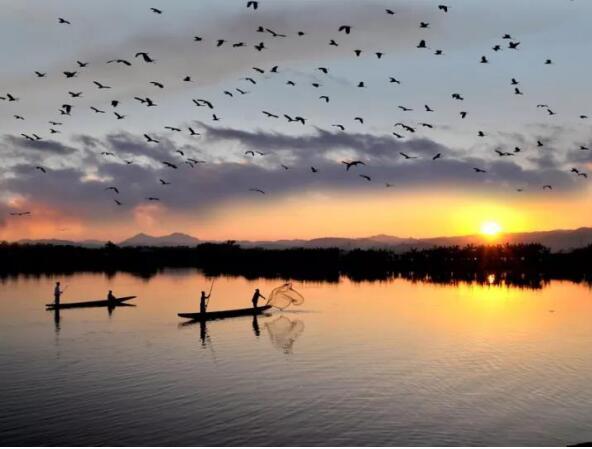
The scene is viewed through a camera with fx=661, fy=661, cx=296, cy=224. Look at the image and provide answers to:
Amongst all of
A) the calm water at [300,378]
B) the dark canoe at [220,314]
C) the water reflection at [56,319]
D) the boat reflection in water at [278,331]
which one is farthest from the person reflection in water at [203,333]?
the water reflection at [56,319]

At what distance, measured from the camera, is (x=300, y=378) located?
37.3 meters

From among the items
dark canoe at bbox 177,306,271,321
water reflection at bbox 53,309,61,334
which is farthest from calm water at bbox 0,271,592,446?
dark canoe at bbox 177,306,271,321

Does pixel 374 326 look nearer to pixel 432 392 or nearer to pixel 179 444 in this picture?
pixel 432 392

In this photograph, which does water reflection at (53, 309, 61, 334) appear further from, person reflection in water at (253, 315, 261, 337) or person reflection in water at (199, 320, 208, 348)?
person reflection in water at (253, 315, 261, 337)

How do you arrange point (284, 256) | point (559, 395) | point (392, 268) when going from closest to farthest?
point (559, 395)
point (392, 268)
point (284, 256)

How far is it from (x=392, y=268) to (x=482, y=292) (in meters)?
83.3

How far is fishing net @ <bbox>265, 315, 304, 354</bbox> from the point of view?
48084 millimetres

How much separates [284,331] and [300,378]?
17980mm

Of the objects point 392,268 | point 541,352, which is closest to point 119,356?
point 541,352

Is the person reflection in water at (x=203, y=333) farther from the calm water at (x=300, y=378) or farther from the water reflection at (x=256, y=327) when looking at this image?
the water reflection at (x=256, y=327)

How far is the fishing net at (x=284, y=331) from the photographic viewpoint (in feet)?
158

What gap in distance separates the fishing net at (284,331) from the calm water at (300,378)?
0.23 meters

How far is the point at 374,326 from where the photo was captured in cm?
5906

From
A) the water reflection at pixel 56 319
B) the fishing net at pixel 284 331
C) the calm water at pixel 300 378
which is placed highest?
the water reflection at pixel 56 319
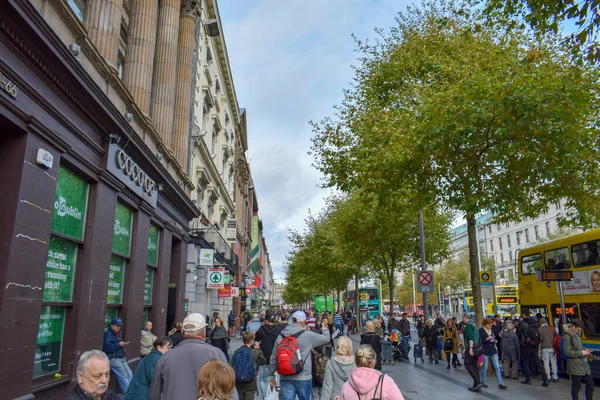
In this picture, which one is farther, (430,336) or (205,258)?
(205,258)

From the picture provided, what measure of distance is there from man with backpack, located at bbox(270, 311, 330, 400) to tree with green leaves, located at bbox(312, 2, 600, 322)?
8.22 m

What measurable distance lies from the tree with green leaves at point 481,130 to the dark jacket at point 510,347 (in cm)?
143

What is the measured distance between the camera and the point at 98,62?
921cm

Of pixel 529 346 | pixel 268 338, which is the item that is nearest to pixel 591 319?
pixel 529 346

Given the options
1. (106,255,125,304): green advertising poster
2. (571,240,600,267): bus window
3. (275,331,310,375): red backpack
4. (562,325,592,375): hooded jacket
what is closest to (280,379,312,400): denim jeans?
(275,331,310,375): red backpack

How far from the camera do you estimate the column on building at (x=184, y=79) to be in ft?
57.3

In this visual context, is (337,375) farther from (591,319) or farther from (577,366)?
(591,319)

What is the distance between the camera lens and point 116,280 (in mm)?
10625

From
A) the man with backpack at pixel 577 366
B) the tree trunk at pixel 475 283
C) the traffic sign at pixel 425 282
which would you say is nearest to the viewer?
the man with backpack at pixel 577 366

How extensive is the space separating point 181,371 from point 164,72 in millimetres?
13533

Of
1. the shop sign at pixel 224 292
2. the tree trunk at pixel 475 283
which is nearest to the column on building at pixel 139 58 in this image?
the tree trunk at pixel 475 283

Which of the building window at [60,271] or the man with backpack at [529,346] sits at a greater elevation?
the building window at [60,271]

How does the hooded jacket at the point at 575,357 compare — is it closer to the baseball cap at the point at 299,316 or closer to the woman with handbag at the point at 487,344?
the woman with handbag at the point at 487,344

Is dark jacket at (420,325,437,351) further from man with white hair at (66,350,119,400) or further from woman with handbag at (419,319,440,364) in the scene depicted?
man with white hair at (66,350,119,400)
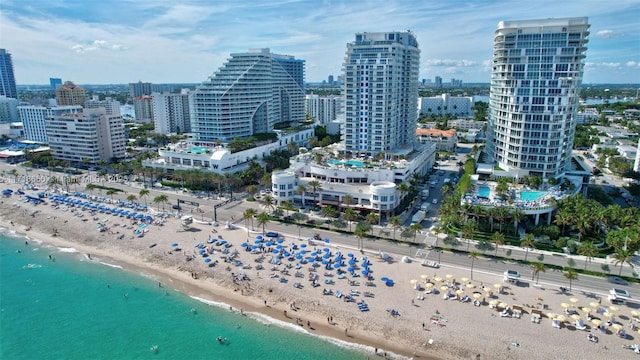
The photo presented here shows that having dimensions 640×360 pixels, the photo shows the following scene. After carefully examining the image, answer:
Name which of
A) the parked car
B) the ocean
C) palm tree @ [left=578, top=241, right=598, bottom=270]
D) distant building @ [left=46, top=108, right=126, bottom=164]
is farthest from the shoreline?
distant building @ [left=46, top=108, right=126, bottom=164]

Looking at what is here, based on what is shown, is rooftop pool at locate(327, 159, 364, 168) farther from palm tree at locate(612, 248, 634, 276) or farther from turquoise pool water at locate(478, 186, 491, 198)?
palm tree at locate(612, 248, 634, 276)

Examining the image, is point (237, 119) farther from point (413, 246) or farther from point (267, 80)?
point (413, 246)

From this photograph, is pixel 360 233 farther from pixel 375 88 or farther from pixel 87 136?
pixel 87 136

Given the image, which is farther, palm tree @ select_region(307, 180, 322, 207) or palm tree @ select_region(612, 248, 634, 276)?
palm tree @ select_region(307, 180, 322, 207)

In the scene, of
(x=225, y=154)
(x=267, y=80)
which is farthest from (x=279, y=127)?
(x=225, y=154)

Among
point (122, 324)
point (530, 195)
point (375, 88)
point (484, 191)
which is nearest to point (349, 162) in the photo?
point (375, 88)

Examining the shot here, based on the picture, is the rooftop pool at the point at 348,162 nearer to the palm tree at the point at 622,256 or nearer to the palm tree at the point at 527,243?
the palm tree at the point at 527,243
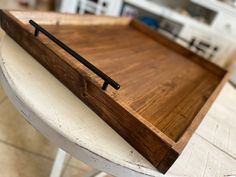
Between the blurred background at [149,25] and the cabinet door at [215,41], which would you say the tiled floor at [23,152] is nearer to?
the blurred background at [149,25]

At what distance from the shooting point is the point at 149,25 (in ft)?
7.25

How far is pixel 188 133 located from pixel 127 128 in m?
0.13

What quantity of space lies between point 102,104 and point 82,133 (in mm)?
75

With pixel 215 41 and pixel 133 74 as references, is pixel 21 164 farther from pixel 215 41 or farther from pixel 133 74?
pixel 215 41

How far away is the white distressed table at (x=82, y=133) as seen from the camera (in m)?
0.46

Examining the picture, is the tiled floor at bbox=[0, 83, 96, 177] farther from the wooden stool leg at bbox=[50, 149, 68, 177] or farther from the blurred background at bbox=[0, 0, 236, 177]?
the wooden stool leg at bbox=[50, 149, 68, 177]

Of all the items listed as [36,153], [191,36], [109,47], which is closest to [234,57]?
[191,36]

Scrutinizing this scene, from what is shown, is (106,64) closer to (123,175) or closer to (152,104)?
(152,104)

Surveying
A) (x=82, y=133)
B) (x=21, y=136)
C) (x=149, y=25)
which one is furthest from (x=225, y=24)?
(x=82, y=133)

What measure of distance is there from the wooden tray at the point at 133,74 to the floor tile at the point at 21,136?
52 cm

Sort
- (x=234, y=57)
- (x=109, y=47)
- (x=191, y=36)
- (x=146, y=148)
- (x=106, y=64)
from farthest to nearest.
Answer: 1. (x=191, y=36)
2. (x=234, y=57)
3. (x=109, y=47)
4. (x=106, y=64)
5. (x=146, y=148)

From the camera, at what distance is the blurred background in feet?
3.16

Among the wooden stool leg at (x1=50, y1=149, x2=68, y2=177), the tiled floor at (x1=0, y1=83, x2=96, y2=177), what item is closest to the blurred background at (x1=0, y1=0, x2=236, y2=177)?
the tiled floor at (x1=0, y1=83, x2=96, y2=177)

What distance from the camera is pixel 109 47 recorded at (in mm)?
877
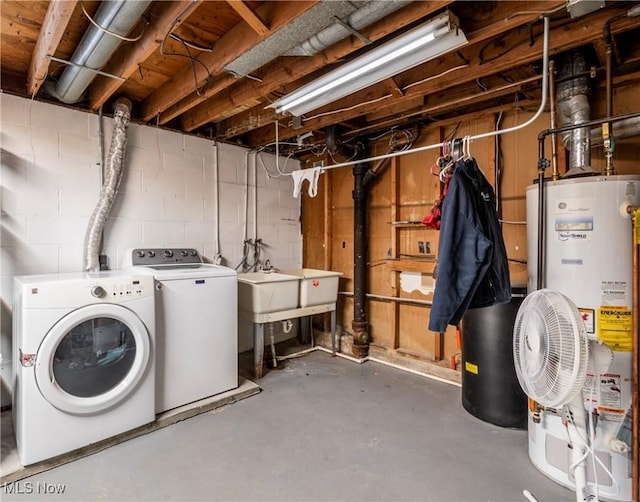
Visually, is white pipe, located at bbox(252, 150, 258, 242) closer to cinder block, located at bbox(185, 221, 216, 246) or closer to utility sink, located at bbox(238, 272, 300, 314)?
cinder block, located at bbox(185, 221, 216, 246)

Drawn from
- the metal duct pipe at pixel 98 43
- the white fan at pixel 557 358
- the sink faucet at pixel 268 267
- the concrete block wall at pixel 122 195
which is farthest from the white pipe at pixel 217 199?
the white fan at pixel 557 358

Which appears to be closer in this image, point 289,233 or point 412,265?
point 412,265

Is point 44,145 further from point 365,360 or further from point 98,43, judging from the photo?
point 365,360

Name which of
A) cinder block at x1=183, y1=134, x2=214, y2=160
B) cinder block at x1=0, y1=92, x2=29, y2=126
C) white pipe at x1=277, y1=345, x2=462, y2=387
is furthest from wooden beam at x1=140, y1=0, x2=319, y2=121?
white pipe at x1=277, y1=345, x2=462, y2=387

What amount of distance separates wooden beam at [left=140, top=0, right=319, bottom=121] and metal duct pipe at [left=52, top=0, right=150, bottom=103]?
511 mm

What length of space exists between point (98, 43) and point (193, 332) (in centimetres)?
189

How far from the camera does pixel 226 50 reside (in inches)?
79.6

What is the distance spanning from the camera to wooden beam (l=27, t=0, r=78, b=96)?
157cm

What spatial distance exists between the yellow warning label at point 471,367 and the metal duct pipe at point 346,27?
2225 millimetres

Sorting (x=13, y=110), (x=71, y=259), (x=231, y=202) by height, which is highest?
(x=13, y=110)

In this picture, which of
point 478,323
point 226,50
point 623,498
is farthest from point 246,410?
point 226,50

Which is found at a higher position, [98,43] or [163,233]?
[98,43]

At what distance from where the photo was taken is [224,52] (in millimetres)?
Answer: 2037

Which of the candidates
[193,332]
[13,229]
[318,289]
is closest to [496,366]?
[318,289]
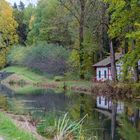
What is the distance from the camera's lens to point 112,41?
4425 centimetres

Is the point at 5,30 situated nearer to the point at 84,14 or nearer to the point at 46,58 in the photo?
the point at 46,58

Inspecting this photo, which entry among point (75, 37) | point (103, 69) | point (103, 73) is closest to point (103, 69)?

## What you have to do
Reproduce verbatim the part of the records that opens with the line containing "What spatial distance" and runs through the end of the records, both ends included, leaving the pictures out.

## Result
What spatial distance exists between the yellow warning label at point 471,367 and the metal duct pipe at point 346,27?
2225 millimetres

Sorting (x=13, y=110), (x=71, y=259), (x=231, y=202) by height, which is highest?
(x=13, y=110)

In this picture, which of
point 478,323
point 226,50
point 623,498
is farthest from point 246,410?
point 226,50

Which is found at a higher position, [98,43] or [163,233]?
[98,43]

At what distance from where the photo was taken is [224,52] (in millimetres)?
Answer: 2037

Which of the candidates
[193,332]
[13,229]
[318,289]
is closest to [496,366]?
[318,289]
What is the distance from the camera's lens to point 112,41?
4425 centimetres

Is the point at 5,30 situated nearer to the point at 84,14 or nearer to the point at 46,58 in the photo?
the point at 46,58

Inspecting this photo, which entry among point (75, 37) | point (103, 69) | point (103, 73) is closest to point (103, 69)?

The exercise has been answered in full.